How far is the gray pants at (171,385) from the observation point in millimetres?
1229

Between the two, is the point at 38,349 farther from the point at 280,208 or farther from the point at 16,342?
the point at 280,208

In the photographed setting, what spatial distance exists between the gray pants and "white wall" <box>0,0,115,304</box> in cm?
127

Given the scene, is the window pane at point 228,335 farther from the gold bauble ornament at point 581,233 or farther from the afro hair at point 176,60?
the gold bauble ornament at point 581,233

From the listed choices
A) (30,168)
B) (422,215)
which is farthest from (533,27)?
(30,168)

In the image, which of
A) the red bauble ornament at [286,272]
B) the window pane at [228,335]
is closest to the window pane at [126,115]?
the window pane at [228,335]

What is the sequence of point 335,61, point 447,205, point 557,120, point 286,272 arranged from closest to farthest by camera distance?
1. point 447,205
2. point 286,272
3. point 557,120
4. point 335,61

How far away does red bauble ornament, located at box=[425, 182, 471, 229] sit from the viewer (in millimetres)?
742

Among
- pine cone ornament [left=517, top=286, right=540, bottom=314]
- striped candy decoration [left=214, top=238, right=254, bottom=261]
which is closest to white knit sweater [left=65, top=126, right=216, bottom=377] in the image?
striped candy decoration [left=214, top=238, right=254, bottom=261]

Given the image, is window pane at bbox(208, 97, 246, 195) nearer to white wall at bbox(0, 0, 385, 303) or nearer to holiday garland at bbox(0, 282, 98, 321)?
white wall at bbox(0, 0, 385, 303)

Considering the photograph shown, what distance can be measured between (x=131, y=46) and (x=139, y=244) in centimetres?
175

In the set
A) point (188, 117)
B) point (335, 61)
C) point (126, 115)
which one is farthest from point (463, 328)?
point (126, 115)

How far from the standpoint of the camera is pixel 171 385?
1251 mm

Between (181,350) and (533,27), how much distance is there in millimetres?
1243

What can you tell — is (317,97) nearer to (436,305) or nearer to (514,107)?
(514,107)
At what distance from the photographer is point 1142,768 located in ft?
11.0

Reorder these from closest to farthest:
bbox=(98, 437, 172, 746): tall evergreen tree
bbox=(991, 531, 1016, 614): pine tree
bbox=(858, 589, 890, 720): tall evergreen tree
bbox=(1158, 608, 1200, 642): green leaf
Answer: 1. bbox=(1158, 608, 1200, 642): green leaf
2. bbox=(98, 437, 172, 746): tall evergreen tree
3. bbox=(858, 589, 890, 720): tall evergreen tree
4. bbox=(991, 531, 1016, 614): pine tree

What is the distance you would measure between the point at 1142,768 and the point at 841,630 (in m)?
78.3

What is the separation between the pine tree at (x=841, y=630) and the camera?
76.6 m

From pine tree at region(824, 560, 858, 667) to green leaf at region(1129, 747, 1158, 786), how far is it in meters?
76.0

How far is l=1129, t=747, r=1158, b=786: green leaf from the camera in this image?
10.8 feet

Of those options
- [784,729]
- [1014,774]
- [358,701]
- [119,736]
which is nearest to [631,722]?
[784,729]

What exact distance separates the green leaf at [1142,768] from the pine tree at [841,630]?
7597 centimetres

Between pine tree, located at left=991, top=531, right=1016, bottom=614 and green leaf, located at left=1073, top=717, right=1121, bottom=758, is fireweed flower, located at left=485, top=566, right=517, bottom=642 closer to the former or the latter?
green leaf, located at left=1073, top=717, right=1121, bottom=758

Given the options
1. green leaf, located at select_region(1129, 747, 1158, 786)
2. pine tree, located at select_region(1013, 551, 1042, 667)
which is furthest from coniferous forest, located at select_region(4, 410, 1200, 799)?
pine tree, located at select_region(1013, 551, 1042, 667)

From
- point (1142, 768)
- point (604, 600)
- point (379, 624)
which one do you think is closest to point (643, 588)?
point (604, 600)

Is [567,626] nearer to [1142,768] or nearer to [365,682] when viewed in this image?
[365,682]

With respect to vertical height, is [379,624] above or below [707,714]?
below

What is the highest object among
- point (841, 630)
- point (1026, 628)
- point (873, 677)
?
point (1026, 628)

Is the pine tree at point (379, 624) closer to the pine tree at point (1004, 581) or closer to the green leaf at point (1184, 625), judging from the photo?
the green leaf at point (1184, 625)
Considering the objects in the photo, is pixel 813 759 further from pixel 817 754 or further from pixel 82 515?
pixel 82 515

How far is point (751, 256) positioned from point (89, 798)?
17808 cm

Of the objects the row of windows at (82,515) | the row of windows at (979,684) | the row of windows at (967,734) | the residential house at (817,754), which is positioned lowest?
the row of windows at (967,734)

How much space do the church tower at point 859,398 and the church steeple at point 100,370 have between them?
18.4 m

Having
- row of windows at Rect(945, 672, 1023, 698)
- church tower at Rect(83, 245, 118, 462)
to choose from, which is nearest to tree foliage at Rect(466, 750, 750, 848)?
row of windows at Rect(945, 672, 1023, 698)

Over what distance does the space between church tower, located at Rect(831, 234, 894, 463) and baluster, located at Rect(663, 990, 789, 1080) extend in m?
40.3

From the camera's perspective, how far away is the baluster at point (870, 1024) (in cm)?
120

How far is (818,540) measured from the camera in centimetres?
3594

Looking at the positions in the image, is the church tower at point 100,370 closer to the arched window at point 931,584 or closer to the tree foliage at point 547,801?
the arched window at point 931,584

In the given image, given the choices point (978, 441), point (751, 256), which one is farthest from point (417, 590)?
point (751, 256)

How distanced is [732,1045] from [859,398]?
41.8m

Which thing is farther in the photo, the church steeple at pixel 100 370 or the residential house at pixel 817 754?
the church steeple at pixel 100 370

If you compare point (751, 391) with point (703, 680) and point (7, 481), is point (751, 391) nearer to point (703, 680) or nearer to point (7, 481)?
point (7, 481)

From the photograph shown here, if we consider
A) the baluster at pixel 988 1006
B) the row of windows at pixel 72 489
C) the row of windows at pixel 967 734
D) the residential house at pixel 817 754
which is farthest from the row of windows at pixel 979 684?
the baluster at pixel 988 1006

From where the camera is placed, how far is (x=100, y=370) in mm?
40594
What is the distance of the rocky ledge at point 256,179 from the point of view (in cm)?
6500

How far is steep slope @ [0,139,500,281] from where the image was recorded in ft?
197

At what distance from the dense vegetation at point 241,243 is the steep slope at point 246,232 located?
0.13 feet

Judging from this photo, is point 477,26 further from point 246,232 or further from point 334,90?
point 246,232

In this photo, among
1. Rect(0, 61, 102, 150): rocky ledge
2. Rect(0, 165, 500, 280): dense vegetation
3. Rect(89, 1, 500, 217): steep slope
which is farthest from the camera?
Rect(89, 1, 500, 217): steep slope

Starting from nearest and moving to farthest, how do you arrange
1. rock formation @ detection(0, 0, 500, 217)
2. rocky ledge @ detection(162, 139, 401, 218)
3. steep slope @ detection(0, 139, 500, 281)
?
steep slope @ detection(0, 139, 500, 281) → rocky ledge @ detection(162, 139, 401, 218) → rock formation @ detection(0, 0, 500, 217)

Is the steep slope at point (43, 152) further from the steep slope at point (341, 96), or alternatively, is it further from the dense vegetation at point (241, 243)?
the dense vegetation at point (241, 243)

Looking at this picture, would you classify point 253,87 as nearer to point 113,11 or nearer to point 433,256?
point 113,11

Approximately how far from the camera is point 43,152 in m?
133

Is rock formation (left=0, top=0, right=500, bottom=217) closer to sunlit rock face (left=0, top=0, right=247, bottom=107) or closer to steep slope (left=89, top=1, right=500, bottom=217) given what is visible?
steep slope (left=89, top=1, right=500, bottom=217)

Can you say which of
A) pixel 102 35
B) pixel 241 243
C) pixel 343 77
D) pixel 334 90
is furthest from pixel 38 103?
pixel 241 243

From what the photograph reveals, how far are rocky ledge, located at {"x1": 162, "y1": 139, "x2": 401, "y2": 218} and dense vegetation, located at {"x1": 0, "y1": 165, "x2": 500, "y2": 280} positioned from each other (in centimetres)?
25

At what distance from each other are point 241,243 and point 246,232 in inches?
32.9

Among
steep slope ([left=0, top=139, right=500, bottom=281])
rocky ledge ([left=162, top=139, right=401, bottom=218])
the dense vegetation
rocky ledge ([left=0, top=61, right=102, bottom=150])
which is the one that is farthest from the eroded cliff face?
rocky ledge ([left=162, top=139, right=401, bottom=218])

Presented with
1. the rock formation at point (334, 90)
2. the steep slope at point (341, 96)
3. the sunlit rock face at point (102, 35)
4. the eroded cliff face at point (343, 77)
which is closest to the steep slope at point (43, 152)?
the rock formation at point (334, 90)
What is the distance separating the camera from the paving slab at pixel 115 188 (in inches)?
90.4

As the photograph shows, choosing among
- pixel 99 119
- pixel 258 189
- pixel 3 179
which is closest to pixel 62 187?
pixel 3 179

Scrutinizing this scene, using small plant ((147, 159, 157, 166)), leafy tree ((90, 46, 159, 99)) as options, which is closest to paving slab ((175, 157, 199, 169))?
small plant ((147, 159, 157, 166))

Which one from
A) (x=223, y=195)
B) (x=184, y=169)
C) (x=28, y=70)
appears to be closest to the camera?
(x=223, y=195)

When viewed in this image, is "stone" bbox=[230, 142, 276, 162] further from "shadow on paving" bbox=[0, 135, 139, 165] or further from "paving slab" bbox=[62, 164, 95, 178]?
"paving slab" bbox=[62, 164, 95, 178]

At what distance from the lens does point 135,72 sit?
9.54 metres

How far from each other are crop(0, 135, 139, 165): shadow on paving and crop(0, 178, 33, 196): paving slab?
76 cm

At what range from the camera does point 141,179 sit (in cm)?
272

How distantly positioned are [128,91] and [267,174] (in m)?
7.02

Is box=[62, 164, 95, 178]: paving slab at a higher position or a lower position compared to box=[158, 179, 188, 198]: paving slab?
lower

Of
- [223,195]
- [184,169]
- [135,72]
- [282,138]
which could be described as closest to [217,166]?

▶ **WHAT IS NEEDED**
Repeat only the lines running from the line that contains "As the photograph shows, choosing among" through the last line above, inclusive.

▶ **CORRECT ANSWER**
As the photograph shows, choosing among
- pixel 99 119
- pixel 258 189
- pixel 3 179
which is closest to pixel 62 187?
pixel 3 179

Scrutinizing this scene, using small plant ((147, 159, 157, 166)), leafy tree ((90, 46, 159, 99)) as options, which is closest to paving slab ((175, 157, 199, 169))?
small plant ((147, 159, 157, 166))

Which one from
A) (x=223, y=195)
B) (x=184, y=169)
C) (x=28, y=70)
appears to be closest to the camera?
(x=223, y=195)

When viewed in this image, is "stone" bbox=[230, 142, 276, 162] further from "shadow on paving" bbox=[0, 135, 139, 165] or further from "paving slab" bbox=[62, 164, 95, 178]?
"paving slab" bbox=[62, 164, 95, 178]

At what distance from the lens does point 135,72 sit?
9.54 metres

How far from each other are crop(0, 135, 139, 165): shadow on paving and crop(0, 178, 33, 196): paving slab?
76 cm

At what range from the camera does point 141,179 sit (in cm)?
272

How distantly positioned are [128,91] and [267,174] (in m)?
7.02

Is box=[62, 164, 95, 178]: paving slab at a higher position or a lower position compared to box=[158, 179, 188, 198]: paving slab?
lower

Of
- [223,195]
- [184,169]
- [135,72]
- [282,138]
which could be described as closest to [217,166]?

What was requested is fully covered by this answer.